Environment:Huggingface Peft BitsAndBytes Quantization
| Knowledge Sources | |
|---|---|
| Domains | Infrastructure, Quantization |
| Last Updated | 2026-02-07 06:44 GMT |
Overview
Optional bitsandbytes dependency for 4-bit and 8-bit quantized model training with PEFT adapters (QLoRA workflow).
Description
This environment adds the `bitsandbytes` library as an optional dependency for running quantized model fine-tuning. When available, PEFT registers quantized linear layer variants (`Linear8bitLt` for 8-bit, `Linear4bit` for 4-bit) for LoRA, AdaLoRA, IA3, OFT, VeRA, RandLoRA, and RoAd adapter methods. This enables the QLoRA workflow: loading a pre-trained model in 4-bit quantized format and attaching trainable LoRA adapters on top. The `bitsandbytes` availability is checked via `importlib.util.find_spec("bitsandbytes")` and cached with `@lru_cache`.
Usage
Use this environment when you need to:
- Fine-tune models using QLoRA (4-bit quantized base + LoRA adapters)

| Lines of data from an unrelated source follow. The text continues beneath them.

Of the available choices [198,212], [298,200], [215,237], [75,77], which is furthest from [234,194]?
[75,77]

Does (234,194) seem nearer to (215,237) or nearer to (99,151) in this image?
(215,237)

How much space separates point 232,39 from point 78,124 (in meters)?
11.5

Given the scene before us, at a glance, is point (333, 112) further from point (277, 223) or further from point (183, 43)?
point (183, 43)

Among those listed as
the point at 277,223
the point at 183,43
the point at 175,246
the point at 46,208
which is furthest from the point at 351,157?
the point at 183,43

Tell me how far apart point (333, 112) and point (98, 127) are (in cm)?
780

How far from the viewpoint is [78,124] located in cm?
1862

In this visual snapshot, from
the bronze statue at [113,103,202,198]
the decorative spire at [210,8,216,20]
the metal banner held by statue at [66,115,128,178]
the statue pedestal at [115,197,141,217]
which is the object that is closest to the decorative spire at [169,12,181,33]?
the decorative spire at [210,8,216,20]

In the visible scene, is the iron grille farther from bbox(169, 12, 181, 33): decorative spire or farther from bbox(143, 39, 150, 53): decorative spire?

- Run 8-bit training to reduce VRAM usage
- Call `prepare_model_for_kbit_training()` on a model loaded with `BitsAndBytesConfig`
System Requirements
| Category | Requirement | Notes |
|---|---|---|
| Hardware | NVIDIA GPU with CUDA support | Required by bitsandbytes |
| VRAM | 8GB+ recommended | 4-bit quantization significantly reduces memory |
| OS | Linux (preferred) | Windows via WSL2; limited native Windows support |
Dependencies
Python Packages
- `bitsandbytes` (any version for 8-bit; must have `bnb.nn.Linear4bit` for 4-bit)

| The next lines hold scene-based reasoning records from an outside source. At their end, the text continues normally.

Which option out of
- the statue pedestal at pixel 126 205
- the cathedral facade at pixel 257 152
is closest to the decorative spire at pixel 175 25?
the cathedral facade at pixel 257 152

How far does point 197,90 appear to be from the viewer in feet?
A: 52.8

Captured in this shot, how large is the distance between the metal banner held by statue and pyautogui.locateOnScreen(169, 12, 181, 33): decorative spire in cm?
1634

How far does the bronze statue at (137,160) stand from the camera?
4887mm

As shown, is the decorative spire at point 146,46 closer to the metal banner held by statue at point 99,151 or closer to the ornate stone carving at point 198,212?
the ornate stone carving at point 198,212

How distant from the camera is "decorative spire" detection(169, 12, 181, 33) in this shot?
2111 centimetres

- All core PEFT dependencies (see Environment:Huggingface_Peft_Python_Core_Dependencies)
Credentials
No additional credentials required beyond the core environment.
Quick Install
# Install bitsandbytes for quantized training
pip install bitsandbytes
# Full QLoRA setup
pip install peft bitsandbytes transformers accelerate
Code Evidence
Availability check from `src/peft/import_utils.py:24-25`:
@lru_cache
def is_bnb_available() -> bool:
return importlib.util.find_spec("bitsandbytes") is not None
4-bit availability check from `src/peft/import_utils.py:29-35`:
@lru_cache
def is_bnb_4bit_available() -> bool:
if not is_bnb_available():
return False
import bitsandbytes as bnb
return hasattr(bnb.nn, "Linear4bit")
Conditional LoRA layer registration from `src/peft/tuners/lora/bnb.py:33`:
if is_bnb_available():
class Linear8bitLt(torch.nn.Module, LoraLayer):
# 8-bit quantized LoRA linear layer
...
4-bit LoRA layer from `src/peft/tuners/lora/bnb.py:309`:
if is_bnb_4bit_available():
class Linear4bit(torch.nn.Module, LoraLayer):
# 4-bit quantized LoRA linear layer
...
Quantization detection in `src/peft/utils/other.py:149`:
loaded_in_kbit = getattr(model, "is_loaded_in_8bit", False) or getattr(
model, "is_loaded_in_4bit", False
)
Common Errors
| Error Message | Cause | Solution |
|---|---|---|
| `ImportError: bitsandbytes` | bitsandbytes not installed | `pip install bitsandbytes` |
| `CUDA not available` | No NVIDIA GPU or CUDA not configured | Install CUDA toolkit and NVIDIA drivers |
| `Linear4bit not found` | Old version of bitsandbytes without 4-bit support | Upgrade to latest bitsandbytes |
Compatibility Notes
- Adapter methods with bnb support: LoRA, AdaLoRA, IA3, OFT, VeRA, RandLoRA, RoAd all have dedicated `bnb.py` files with quantized layer variants.
- GPTQ models: Are detected separately via `quantization_method == "gptq"` and do NOT use bitsandbytes layers.
- fp32 upcasting: For non-GPTQ/AQLM/EETQ quantized models, `prepare_model_for_kbit_training` casts float16/bfloat16 params to float32 (except Params4bit).